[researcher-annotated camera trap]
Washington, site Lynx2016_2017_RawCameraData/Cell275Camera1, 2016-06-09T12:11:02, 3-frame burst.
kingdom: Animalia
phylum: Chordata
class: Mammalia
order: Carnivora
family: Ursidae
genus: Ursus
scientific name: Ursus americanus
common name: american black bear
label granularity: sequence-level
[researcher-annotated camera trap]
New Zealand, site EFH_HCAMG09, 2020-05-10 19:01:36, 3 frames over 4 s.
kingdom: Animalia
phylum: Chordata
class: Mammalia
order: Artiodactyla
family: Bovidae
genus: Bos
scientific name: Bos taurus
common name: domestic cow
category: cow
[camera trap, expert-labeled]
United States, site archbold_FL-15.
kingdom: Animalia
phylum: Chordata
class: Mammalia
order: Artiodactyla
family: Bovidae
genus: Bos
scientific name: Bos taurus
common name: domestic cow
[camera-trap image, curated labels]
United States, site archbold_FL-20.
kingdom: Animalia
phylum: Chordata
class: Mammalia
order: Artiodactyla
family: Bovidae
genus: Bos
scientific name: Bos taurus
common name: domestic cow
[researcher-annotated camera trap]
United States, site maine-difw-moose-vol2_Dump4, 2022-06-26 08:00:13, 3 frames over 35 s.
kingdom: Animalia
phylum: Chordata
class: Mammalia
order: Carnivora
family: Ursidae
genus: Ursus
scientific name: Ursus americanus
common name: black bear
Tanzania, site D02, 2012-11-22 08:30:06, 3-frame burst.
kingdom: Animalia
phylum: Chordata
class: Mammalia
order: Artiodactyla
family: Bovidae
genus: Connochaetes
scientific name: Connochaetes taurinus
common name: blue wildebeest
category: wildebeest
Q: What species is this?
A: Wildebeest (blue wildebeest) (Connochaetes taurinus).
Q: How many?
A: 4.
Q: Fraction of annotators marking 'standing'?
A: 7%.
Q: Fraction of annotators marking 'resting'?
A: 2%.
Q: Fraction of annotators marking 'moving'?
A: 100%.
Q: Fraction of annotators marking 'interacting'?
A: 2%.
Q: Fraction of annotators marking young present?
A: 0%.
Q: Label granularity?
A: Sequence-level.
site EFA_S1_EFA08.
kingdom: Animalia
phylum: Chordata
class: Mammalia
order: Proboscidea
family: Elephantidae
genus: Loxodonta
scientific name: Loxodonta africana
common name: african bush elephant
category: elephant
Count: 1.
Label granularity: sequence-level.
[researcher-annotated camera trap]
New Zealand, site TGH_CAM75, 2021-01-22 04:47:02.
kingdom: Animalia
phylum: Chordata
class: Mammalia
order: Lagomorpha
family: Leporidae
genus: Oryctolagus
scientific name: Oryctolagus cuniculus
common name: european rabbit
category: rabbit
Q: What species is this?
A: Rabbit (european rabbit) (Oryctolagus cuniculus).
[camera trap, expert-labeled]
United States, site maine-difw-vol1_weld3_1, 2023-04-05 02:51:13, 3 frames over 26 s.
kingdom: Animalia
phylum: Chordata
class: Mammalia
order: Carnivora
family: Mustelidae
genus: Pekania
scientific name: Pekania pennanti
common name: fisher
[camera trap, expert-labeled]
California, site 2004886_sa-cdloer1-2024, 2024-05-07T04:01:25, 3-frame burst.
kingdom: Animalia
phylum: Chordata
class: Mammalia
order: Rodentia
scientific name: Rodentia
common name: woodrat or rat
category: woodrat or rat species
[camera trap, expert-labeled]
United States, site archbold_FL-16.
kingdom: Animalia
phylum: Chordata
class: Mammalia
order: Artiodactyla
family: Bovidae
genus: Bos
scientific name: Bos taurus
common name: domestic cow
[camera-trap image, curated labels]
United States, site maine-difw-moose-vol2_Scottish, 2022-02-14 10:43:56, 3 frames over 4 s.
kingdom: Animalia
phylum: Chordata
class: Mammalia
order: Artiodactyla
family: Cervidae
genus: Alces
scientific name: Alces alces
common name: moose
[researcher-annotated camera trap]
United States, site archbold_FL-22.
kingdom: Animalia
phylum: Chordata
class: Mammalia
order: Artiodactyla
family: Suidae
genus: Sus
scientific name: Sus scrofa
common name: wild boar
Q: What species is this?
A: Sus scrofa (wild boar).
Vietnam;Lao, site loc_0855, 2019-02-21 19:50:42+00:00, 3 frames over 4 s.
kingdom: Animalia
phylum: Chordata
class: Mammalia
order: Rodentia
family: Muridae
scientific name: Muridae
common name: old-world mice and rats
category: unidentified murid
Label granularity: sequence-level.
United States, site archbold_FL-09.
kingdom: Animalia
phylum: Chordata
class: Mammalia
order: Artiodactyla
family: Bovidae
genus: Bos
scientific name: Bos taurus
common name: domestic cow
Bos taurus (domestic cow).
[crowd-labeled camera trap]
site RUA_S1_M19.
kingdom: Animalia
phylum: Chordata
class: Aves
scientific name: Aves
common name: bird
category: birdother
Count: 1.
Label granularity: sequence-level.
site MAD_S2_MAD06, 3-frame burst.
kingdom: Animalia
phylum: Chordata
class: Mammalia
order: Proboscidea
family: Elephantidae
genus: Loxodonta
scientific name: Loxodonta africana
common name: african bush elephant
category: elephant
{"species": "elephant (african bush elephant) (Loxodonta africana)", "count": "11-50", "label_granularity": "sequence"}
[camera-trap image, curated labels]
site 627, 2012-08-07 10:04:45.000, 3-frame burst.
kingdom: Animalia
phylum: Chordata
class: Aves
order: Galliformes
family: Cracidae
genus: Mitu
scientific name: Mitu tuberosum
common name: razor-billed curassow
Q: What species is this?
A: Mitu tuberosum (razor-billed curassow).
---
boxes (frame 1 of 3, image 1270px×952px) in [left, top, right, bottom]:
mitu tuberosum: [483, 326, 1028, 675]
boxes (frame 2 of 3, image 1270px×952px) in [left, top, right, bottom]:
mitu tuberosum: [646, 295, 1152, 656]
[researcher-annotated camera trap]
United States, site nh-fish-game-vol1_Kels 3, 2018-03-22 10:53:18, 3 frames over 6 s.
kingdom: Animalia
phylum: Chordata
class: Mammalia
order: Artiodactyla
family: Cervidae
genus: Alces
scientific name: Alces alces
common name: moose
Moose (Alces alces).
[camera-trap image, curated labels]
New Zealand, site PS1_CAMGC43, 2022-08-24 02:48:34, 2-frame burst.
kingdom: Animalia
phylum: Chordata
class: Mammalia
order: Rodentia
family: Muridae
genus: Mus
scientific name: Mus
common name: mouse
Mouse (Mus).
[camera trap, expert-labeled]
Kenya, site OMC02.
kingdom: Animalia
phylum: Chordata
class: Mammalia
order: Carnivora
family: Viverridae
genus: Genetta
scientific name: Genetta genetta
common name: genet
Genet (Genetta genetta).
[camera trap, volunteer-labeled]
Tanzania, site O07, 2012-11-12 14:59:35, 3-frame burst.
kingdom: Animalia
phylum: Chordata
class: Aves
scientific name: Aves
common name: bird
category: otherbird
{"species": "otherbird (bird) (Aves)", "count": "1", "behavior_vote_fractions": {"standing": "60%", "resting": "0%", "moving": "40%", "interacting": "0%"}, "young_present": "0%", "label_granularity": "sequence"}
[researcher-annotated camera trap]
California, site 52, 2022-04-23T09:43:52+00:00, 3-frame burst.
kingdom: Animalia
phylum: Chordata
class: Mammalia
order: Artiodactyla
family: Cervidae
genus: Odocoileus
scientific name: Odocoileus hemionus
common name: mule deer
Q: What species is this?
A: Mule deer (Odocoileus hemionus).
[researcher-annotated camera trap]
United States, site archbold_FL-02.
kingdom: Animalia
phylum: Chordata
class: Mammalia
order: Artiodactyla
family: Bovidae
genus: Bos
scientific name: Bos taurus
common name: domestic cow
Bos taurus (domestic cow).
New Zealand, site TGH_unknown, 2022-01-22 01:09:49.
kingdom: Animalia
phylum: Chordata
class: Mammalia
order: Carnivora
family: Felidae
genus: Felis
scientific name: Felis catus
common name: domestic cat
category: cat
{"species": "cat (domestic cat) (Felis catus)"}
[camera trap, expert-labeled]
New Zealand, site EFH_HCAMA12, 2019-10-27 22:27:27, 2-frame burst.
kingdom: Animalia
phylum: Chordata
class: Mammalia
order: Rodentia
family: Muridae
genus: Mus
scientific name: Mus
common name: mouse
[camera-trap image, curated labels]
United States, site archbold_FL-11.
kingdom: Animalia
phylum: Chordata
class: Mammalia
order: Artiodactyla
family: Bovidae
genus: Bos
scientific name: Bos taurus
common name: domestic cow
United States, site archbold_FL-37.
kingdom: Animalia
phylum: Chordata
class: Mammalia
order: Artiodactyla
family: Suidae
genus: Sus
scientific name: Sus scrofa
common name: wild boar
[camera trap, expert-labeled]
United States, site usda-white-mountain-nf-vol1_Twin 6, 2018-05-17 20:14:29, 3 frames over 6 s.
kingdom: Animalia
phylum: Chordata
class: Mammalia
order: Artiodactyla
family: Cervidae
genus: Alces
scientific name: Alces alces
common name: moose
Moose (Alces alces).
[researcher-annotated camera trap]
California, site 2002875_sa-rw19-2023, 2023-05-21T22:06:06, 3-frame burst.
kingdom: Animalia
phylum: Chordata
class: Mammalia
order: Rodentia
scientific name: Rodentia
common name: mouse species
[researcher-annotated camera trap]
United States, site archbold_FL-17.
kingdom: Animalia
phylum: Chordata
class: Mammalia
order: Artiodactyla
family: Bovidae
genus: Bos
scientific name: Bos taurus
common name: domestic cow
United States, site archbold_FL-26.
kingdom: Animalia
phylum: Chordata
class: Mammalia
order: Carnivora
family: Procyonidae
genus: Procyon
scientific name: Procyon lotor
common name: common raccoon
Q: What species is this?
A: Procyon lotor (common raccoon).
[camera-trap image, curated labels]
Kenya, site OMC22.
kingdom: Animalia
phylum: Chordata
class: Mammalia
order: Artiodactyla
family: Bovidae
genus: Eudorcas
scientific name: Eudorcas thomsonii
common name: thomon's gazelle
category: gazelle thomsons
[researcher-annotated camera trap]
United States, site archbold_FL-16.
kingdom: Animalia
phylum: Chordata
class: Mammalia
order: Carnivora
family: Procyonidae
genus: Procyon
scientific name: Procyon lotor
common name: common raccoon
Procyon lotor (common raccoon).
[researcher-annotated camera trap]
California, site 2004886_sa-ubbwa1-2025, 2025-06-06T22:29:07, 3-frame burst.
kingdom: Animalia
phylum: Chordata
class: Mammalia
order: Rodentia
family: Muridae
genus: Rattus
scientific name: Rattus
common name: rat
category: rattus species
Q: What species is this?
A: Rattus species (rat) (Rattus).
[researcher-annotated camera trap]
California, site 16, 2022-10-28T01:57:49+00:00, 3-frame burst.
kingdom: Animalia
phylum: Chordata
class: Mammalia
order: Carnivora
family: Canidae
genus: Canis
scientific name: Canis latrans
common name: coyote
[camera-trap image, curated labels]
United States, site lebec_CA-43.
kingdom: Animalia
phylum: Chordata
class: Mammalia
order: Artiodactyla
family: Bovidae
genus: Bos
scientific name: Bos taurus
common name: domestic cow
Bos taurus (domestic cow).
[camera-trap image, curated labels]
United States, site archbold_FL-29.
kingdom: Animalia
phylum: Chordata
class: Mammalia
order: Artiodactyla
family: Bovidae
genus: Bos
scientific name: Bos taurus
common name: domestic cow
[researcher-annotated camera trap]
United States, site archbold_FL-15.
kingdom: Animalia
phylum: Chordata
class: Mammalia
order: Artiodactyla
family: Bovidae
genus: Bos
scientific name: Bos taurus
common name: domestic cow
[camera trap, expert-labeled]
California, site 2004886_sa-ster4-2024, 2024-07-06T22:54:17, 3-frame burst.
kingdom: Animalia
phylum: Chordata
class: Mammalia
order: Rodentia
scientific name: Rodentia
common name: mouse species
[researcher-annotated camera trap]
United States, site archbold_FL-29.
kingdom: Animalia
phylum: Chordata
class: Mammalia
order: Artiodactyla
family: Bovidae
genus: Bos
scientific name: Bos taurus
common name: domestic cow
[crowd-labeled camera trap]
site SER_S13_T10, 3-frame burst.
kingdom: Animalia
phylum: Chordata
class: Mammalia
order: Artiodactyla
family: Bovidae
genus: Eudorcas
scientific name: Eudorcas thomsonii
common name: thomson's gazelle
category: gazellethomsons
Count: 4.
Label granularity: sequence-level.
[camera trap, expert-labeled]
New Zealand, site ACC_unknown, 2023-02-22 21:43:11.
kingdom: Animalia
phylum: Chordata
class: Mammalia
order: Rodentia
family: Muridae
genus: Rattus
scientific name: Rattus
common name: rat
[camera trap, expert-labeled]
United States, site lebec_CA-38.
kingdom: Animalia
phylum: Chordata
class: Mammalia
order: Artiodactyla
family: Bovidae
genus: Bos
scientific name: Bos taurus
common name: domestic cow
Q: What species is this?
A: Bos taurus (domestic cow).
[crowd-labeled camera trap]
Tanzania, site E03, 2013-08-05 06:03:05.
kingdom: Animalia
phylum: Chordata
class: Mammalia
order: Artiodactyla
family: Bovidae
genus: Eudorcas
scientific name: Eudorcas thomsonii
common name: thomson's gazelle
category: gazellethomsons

------------------------

• **Problem description**: Copy all lines of the preceding data that hold the word "moving".

• **Written solution**:
Q: Fraction of annotators marking 'moving'?
{"species": "otherbird (bird) (Aves)", "count": "1", "behavior_vote_fractions": {"standing": "60%", "resting": "0%", "moving": "40%", "interacting": "0%"}, "young_present": "0%", "label_granularity": "sequence"}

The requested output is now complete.